Escríbeme en seguida. Quiero saber si he acertado con el calibre de tu dedo anular. Dudo que me haya equivocado Me sé de memoria hasta el último rincón de tu adorada persona.
Te quiere,
Leo

4 de febrero , 1955
Querido Dino:
Mi madre no para de agobiarme con el apremio de que me case.
Imagina. ¿Cómo voy a casarme? ¿Con una mujer, yo? Como no nos pongamos a bordar...
Noto en tu carta cierta frialdad. No pareces el mismo que hace quince días me abrazó por la cintura mientras contemplábamos París desde la torre Eiffel.
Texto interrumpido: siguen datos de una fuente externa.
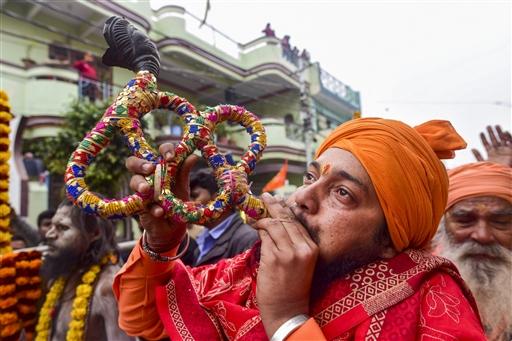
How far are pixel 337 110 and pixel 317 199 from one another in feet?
67.6

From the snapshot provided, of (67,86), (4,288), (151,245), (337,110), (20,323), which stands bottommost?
(20,323)

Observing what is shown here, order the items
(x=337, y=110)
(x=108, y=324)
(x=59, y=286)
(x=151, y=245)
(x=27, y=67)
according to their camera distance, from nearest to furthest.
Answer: (x=151, y=245) → (x=108, y=324) → (x=59, y=286) → (x=27, y=67) → (x=337, y=110)

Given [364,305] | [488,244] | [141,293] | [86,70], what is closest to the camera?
[364,305]

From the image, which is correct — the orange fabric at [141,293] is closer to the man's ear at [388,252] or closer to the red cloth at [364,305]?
the red cloth at [364,305]

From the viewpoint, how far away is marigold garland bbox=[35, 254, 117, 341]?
233cm

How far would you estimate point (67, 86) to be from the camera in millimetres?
9453

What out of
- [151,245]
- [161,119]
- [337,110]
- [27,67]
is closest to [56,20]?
[27,67]

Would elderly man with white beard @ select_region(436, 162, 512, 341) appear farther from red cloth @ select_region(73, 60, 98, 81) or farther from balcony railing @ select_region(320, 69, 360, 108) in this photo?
balcony railing @ select_region(320, 69, 360, 108)

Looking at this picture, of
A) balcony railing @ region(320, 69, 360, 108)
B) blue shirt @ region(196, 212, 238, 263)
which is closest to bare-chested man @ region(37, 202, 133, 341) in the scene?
blue shirt @ region(196, 212, 238, 263)

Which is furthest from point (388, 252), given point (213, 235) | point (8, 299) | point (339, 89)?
point (339, 89)

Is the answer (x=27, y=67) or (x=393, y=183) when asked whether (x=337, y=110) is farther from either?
(x=393, y=183)

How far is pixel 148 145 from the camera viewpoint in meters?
1.21

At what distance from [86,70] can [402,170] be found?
28.8 feet

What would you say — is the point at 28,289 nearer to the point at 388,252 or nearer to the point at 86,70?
the point at 388,252
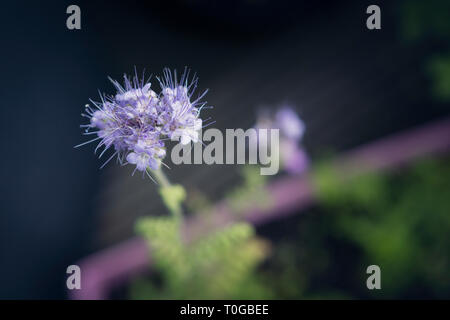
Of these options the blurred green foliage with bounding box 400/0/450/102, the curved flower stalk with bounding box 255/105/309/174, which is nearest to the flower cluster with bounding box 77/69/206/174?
the curved flower stalk with bounding box 255/105/309/174

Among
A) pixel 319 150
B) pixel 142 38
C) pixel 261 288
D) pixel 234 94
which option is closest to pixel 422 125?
pixel 319 150

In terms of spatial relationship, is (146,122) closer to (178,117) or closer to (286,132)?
(178,117)

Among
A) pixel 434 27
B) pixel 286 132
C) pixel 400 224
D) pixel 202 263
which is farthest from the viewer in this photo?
pixel 434 27

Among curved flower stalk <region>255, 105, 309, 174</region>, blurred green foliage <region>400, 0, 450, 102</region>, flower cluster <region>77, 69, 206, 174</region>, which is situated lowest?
flower cluster <region>77, 69, 206, 174</region>

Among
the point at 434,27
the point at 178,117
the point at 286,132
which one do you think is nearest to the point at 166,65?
the point at 286,132

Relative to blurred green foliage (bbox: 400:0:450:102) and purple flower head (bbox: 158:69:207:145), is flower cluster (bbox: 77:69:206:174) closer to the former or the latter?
purple flower head (bbox: 158:69:207:145)

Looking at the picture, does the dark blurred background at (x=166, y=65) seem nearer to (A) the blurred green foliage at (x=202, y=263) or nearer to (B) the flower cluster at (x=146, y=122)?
(A) the blurred green foliage at (x=202, y=263)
¡Qué difícil es conseguir que me escribas! Sólo guardo dos cartas tuyas de estos años y ahora trazas unas pocas palabras sólo para hablar de dificultades. Por favor, escríbeme contándome lo que piensas de nosotros, diciéndome que me quieres: es la única manera de creer que te tengo cerca cuando no puedo volar a tus brazos. En cuanto a esas dificultades, no te preocupes, las resolveré; siempre contarás conmigo, siempre, siempre.
Te llamará mi agente en País el lunes próximo. Le he contado que realizas trabajos de investigación de nuevos mercados para la empresa. Solventará tus problemas.